I leave it at that. It’s very unlikely we’ll be hitting these limits any time soon.
Side quest: Cluster resources and burstable VMs
When load testing the first time around sometimes Grafana would also become unresponsive. That’s usually a bad sign. It might indicate that the underlying infrastructure is also reaching saturation. That is not good since it can impact what should be independent services.
Our Kubernetes cluster is composed of 2x t3a.medium on demand nodes and 2x t3a.medium spot nodes. These VM types are burstable. You can use 20% per vCPU sustained over time without problems. If you exceed those 20% you start consuming CPU credits faster than they are granted and once you run out of CPU credits processes will be forcibly throttled.
Of course Kubernetes does not know about this and expects 1 CPU to actually be 1 CPU. In addition Kubernetes will decide where to place workloads based on their stated resource requirements and limits, and not their actual resource usage.

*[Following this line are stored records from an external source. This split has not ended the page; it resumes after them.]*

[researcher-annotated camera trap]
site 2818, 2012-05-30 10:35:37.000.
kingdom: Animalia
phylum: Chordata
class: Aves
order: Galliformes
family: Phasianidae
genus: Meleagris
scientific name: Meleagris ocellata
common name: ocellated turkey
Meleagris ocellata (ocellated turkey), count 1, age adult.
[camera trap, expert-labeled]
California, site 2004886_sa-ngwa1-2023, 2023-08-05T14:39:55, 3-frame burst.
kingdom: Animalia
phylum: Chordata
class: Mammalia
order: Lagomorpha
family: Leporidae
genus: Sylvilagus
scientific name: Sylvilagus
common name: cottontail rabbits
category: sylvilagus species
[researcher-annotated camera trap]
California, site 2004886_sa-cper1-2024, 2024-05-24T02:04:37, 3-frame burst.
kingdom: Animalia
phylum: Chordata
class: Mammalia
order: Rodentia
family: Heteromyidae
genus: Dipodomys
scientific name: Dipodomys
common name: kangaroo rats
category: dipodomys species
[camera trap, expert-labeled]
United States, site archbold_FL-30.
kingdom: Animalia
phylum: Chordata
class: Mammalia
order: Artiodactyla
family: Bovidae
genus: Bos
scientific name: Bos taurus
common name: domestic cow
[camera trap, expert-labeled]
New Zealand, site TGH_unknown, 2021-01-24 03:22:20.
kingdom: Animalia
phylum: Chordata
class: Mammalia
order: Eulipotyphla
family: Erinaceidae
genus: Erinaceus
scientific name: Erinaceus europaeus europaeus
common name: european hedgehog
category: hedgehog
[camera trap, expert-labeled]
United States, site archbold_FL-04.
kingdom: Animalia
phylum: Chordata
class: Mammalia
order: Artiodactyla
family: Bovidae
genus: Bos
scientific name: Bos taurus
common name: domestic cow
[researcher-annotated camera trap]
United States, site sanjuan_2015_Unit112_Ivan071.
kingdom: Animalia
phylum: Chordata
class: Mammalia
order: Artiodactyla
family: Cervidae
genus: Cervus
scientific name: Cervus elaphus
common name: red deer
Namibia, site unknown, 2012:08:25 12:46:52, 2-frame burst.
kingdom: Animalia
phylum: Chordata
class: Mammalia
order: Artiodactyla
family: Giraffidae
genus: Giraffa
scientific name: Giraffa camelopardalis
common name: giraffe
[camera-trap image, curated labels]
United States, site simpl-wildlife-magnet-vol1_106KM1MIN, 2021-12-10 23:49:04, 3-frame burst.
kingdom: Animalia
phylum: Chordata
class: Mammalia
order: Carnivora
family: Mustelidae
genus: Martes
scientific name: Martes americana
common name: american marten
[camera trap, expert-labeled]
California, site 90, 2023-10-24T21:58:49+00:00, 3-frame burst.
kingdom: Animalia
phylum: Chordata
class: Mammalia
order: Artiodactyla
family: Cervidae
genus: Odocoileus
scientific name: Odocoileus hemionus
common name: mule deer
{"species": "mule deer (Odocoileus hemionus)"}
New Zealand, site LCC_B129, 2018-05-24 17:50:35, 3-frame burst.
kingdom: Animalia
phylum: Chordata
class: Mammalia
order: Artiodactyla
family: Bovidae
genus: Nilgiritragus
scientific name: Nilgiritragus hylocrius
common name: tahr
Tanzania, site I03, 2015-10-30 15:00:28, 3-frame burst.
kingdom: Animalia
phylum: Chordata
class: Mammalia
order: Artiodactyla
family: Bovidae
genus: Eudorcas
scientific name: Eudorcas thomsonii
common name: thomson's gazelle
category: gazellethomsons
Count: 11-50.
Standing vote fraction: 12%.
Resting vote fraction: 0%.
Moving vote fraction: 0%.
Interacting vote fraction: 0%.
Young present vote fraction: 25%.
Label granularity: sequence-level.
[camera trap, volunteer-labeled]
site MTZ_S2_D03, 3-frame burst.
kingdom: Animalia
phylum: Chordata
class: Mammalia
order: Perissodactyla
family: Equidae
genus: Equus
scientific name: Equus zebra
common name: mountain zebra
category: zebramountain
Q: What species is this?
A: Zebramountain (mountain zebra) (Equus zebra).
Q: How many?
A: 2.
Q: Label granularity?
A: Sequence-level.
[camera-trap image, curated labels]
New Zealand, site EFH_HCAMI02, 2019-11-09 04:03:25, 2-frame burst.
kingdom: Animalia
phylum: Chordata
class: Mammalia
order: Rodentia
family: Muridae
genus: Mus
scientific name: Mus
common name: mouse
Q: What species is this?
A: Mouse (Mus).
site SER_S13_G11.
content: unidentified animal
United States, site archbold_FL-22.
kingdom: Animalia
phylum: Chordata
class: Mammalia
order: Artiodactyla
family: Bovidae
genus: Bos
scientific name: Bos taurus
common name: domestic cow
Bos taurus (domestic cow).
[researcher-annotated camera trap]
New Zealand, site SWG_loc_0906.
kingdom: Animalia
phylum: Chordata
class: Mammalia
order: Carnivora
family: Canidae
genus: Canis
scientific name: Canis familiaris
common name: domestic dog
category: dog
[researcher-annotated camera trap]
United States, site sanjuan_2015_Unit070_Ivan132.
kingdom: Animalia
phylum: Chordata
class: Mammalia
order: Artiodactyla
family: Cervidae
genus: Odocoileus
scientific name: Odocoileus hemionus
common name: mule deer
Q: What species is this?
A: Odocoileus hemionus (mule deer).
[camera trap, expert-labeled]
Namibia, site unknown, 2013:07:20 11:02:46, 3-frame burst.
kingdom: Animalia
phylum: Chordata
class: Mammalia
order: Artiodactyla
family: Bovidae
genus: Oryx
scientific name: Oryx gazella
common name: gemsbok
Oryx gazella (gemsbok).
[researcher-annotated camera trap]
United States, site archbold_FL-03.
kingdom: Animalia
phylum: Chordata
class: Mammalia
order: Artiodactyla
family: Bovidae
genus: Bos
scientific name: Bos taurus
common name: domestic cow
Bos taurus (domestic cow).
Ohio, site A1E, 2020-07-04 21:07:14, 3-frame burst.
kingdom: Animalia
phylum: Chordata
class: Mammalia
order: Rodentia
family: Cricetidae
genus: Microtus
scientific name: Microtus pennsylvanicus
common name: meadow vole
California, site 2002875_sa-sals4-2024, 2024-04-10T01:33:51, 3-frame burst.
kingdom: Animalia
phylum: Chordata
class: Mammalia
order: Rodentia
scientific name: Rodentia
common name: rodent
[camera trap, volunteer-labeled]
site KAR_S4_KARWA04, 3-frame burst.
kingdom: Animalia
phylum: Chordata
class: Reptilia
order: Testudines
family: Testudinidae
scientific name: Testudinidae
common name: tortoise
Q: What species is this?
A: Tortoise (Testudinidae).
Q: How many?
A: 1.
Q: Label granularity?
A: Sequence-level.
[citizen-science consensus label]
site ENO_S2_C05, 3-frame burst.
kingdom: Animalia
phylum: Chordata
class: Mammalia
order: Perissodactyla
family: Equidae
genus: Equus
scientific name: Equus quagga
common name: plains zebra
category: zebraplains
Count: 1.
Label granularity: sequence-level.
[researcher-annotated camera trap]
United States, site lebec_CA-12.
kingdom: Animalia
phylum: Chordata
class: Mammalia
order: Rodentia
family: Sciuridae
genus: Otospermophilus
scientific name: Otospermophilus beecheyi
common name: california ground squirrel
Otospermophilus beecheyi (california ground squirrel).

When looking at the actual metrics two of our nodes are indeed out of CPU credits and being throttled. The sum of factors leading to this is:
- We have not yet set resource requests and limits making it harder for Kubernetes to intelligently place workloads
- Using burstable nodes having some additional constraints not visible to Kubernetes
- Old deployments laying around consuming unnecessary resources
- Adding costly features without assessing the overall impact
I have not touched on the last point yet. I started adding Pyroscope to our systems since I simply love monitoring All The Things. The documentation does not go into specifics but emphasizes that it’s “low overhead”. Remember that our budget for CPU usage is actually 40% per node, not 200%. The Pyroscope server itself consumes 10-15% CPU which seems fair. But investigating further the Pyroscope agent also consumes 5-6% CPU per instance. This graph shows the CPU usage of a single Pod before and after turning of Pyroscope profiling.
5-6% CPU overhead on a highly utilized service is probably worth it. But when the baseline CPU usage is 0% CPU and we have multiple services and deployments in different environments we are suddenly using 40-60% CPU on profiling and less than 1% on actual work!
The outcome of this is that we need to separate burstable and stable load deployments. Monitoring and supporting systems are usually more stable resource wise while the actual business systems much more variable, and suitable for burst nodes. In practice we add a node pool of non-burst VMs and use NodeAffinity to stick Prometheus, Pyroscope etc to those nodes. Another benefit of this is that the supporting systems needed to troubleshoot problems are now less likely to be impacted by the problem itself, making troubleshooting much easier.
Conclusion
This whole adventure only took a few hours but resulted in some specific and immediate performance gains. It also highlighted the weakest links in our application, database and infrastructure architecture.